DESCRIPTION OF THE TASK:
Reproduce verbatim the lines from the one containing "Which one of" through the end of the lines, including both.

RECORDS FOR THE TASK:
━━━━━━━━━━━━━━━━━━━━━━━━━━━━━━

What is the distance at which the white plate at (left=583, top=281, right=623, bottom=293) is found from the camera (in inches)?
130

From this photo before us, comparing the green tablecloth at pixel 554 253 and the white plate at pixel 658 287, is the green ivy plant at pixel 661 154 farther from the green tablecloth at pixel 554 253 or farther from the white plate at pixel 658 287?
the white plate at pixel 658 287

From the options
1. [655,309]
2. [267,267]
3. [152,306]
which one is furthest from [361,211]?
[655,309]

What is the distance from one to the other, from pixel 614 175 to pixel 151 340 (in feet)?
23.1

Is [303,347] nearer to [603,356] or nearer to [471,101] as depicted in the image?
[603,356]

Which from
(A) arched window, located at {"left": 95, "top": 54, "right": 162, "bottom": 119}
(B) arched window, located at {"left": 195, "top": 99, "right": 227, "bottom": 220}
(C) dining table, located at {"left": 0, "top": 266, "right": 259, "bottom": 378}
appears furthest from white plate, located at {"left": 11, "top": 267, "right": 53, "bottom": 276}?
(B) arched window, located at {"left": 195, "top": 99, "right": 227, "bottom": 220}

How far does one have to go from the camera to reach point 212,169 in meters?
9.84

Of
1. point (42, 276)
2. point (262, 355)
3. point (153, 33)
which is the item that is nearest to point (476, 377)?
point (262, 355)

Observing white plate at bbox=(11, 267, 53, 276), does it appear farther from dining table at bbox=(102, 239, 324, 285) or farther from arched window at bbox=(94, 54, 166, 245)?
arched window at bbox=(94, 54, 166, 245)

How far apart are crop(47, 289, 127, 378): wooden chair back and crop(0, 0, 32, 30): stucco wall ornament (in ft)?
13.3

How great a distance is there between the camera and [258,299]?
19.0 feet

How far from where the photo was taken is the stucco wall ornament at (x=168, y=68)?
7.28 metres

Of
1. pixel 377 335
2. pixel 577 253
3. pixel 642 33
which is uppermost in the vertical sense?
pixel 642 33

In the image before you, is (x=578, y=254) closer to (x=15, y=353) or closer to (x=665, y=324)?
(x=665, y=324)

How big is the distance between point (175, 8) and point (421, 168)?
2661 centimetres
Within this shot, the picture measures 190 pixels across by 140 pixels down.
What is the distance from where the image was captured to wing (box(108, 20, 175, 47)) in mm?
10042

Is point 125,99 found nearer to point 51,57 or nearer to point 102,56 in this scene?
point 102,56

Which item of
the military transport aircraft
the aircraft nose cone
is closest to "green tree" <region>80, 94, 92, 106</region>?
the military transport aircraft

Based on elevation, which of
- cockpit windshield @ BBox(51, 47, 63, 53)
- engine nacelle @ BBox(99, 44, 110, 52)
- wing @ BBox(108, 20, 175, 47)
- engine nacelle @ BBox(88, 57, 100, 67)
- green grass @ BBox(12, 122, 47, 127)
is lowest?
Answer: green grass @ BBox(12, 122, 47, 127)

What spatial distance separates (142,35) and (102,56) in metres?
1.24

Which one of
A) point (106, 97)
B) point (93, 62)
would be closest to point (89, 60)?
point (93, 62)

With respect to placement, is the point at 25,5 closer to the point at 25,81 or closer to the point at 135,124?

━━━━━━━━━━━━━━━━━━━━━━━━━━━━━━

EXERCISE SOLUTION:
Which one of
A) point (106, 97)
B) point (93, 62)
would be closest to point (89, 60)?
point (93, 62)

With respect to placement, is the point at 25,5 closer to the point at 25,81 or closer to the point at 135,124?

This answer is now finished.